• _Records provided_
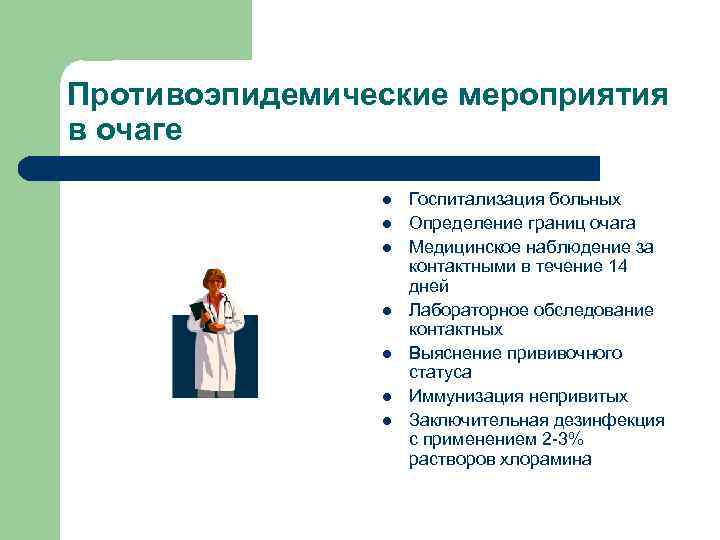 Противоэпидемические мероприятия в очаге

- Госпитализация больных
- Определение границ очага
- Медицинское наблюдение за контактными в течение 14 дней
- Лабораторное обследование контактных
- Выяснение прививочного статуса
- Иммунизация непривитых
- Заключительная дезинфекция с применением 2-3% растворов хлорамина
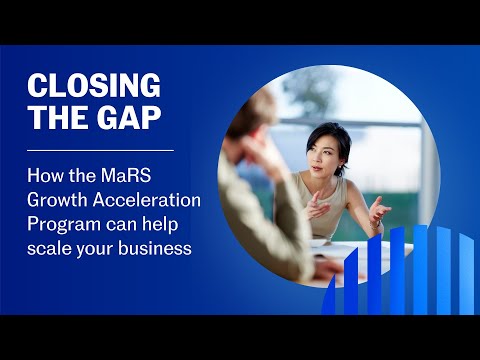 CLOSING THE GAP

How the MaRS Growth Acceleration Program can help scale your business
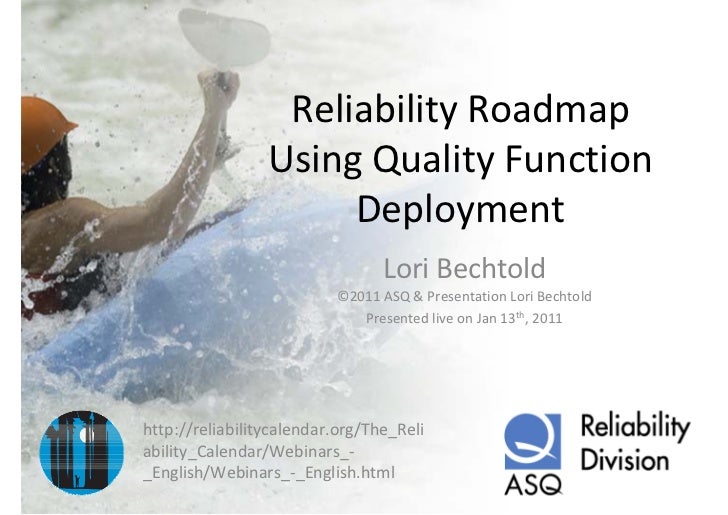 Reliability Roadmap Using Quality Function Deployment

Lori Bechtold

©2011 ASQ & Presentation Lori Bechtold

Presented live on Jan 13$^{th}$, 2011

http://reliabilitycalendar.org/The_Reliability_Calendar/Webinars_-_English/Webinars_-_English.html

ASQ

Reliability Division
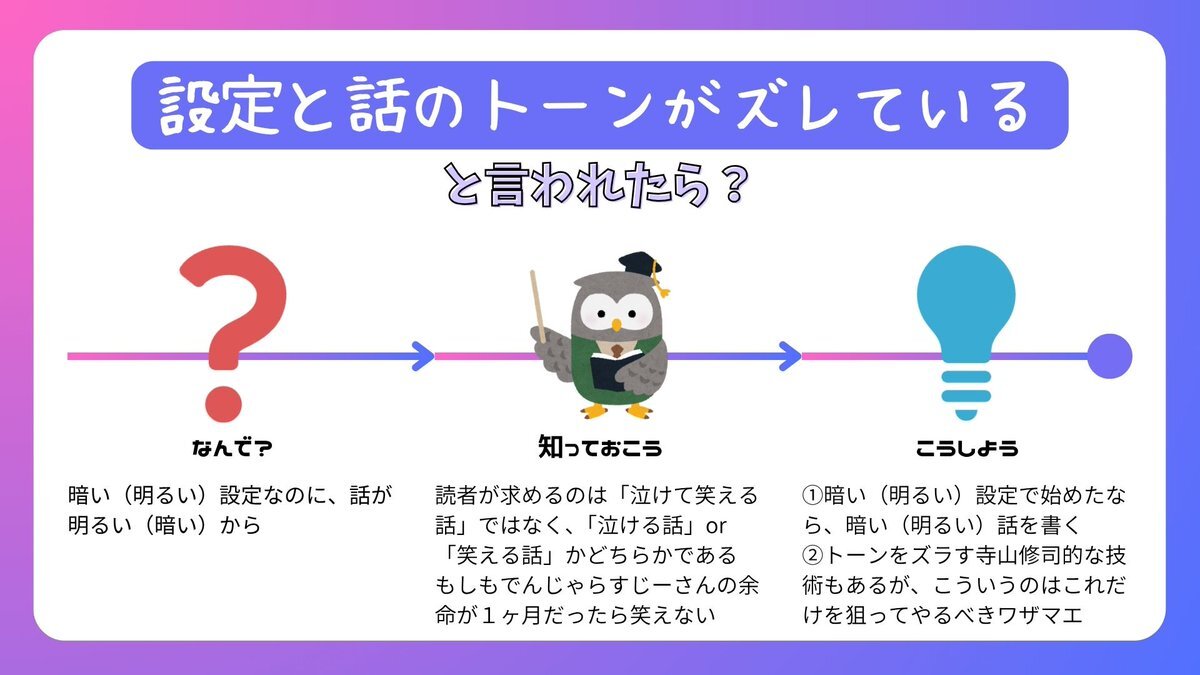 設定と話のトーンがズレている

と言われたら？

なんで？

暗い（明るい）設定なのに、話が明るい（暗い）から

知っておこう

読者が求めるのは「泣けて笑える話」ではなく、「泣ける話」or「笑える話」かどちらかである
もしもでんじゃらすじーさんの余命が１ヶ月だったら笑えない

こうしよう

①暗い（明るい）設定で始めたなら、暗い（明るい）話を書く
②トーンをズラす寺山修司的な技術もあるが、こういうのはこれだけを狙ってやるべきワザマエ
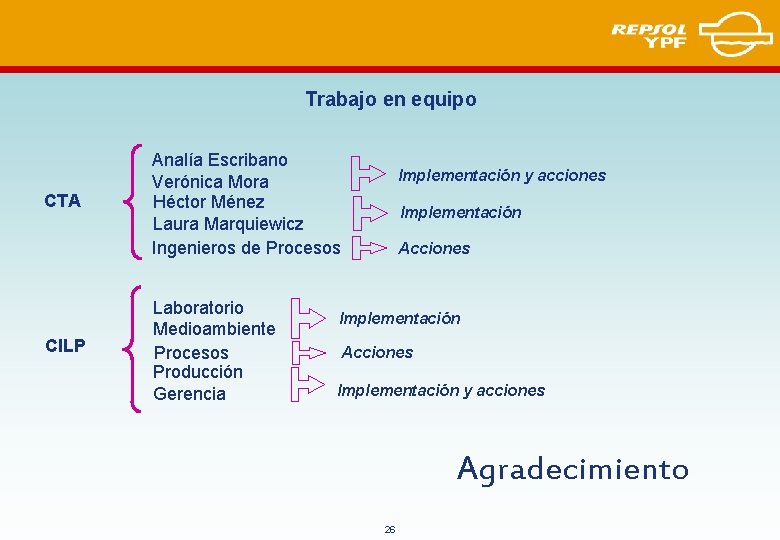 REPSOL YPF

Trabajo en equipo

CTA

Analía Escribano
Verónica Mora
Héctor Ménez
Laura Marquiewicz
Ingenieros de Procesos

Implementación y acciones
Implementación
Acciones

CILP

Laboratorio
Medioambiente
Procesos
Producción
Gerencia

Implementación
Acciones
Implementación y acciones

Agradecimiento

26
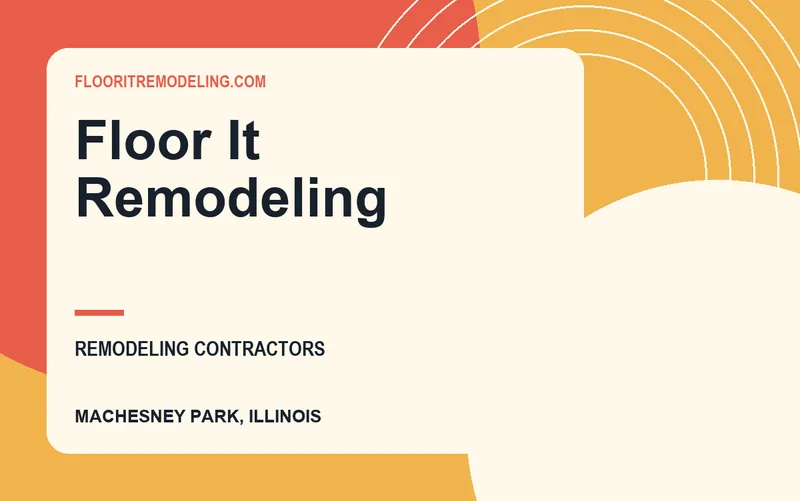 FLOORITREMODELING.COM

Floor It Remodeling

REMODELING CONTRACTORS

MACHESNEY PARK, ILLINOIS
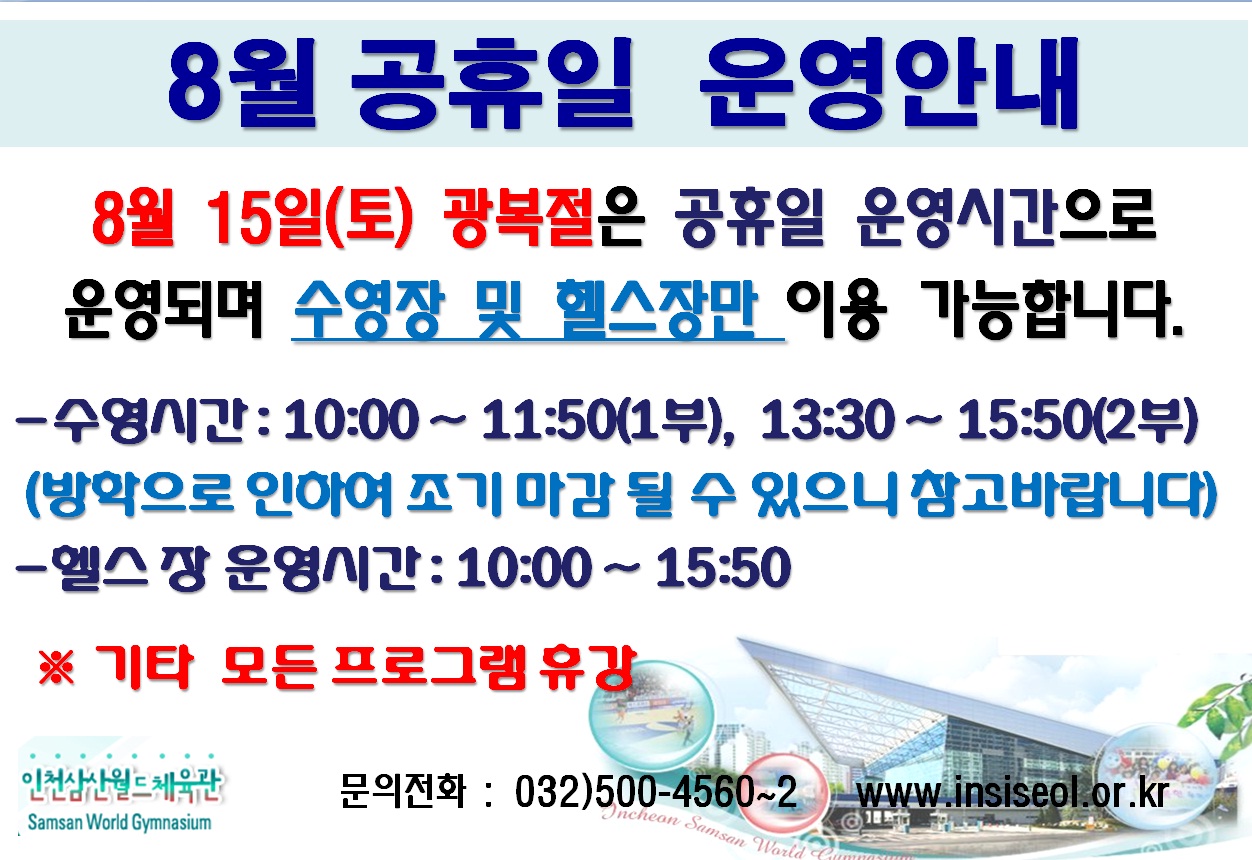 8월 공휴일 운영안내

8월 15일(토) 광복절은 공휴일 운영시간으로 운영되며 수영장 및 헬스장만 이용 가능합니다.

-수영시간 : 10:00 ~ 11:50(1부), 13:30 ~ 15:50(2부)
(방학으로 인하여 조기 마감 될 수 있으니 참고바랍니다)
-헬스 장 운영시간 : 10:00 ~ 15:50

※ 기타 모든 프로그램 휴강

인천삼산월드체육관
Samsan World Gymnasium

문의전화 : 032)500-4560~2 www.insiseol.or.kr

Incheon Samsan World Gymnasium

• _Exercise aim_
Could you print all of the entries above exactly as written, minus the pictures?

• _Output for this task_
 Противоэпидемические мероприятия в очаге

- Госпитализация больных
- Определение границ очага
- Медицинское наблюдение за контактными в течение 14 дней
- Лабораторное обследование контактных
- Выяснение прививочного статуса
- Иммунизация непривитых
- Заключительная дезинфекция с применением 2-3% растворов хлорамина
 CLOSING THE GAP

How the MaRS Growth Acceleration Program can help scale your business
 Reliability Roadmap Using Quality Function Deployment

Lori Bechtold

©2011 ASQ & Presentation Lori Bechtold

Presented live on Jan 13$^{th}$, 2011

http://reliabilitycalendar.org/The_Reliability_Calendar/Webinars_-_English/Webinars_-_English.html

ASQ

Reliability Division
 設定と話のトーンがズレている

と言われたら？

なんで？

暗い（明るい）設定なのに、話が明るい（暗い）から

知っておこう

読者が求めるのは「泣けて笑える話」ではなく、「泣ける話」or「笑える話」かどちらかである
もしもでんじゃらすじーさんの余命が１ヶ月だったら笑えない

こうしよう

①暗い（明るい）設定で始めたなら、暗い（明るい）話を書く
②トーンをズラす寺山修司的な技術もあるが、こういうのはこれだけを狙ってやるべきワザマエ
 REPSOL YPF

Trabajo en equipo

CTA

Analía Escribano
Verónica Mora
Héctor Ménez
Laura Marquiewicz
Ingenieros de Procesos

Implementación y acciones
Implementación
Acciones

CILP

Laboratorio
Medioambiente
Procesos
Producción
Gerencia

Implementación
Acciones
Implementación y acciones

Agradecimiento

26
 FLOORITREMODELING.COM

Floor It Remodeling

REMODELING CONTRACTORS

MACHESNEY PARK, ILLINOIS
 8월 공휴일 운영안내

8월 15일(토) 광복절은 공휴일 운영시간으로 운영되며 수영장 및 헬스장만 이용 가능합니다.

-수영시간 : 10:00 ~ 11:50(1부), 13:30 ~ 15:50(2부)
(방학으로 인하여 조기 마감 될 수 있으니 참고바랍니다)
-헬스 장 운영시간 : 10:00 ~ 15:50

※ 기타 모든 프로그램 휴강

인천삼산월드체육관
Samsan World Gymnasium

문의전화 : 032)500-4560~2 www.insiseol.or.kr

Incheon Samsan World Gymnasium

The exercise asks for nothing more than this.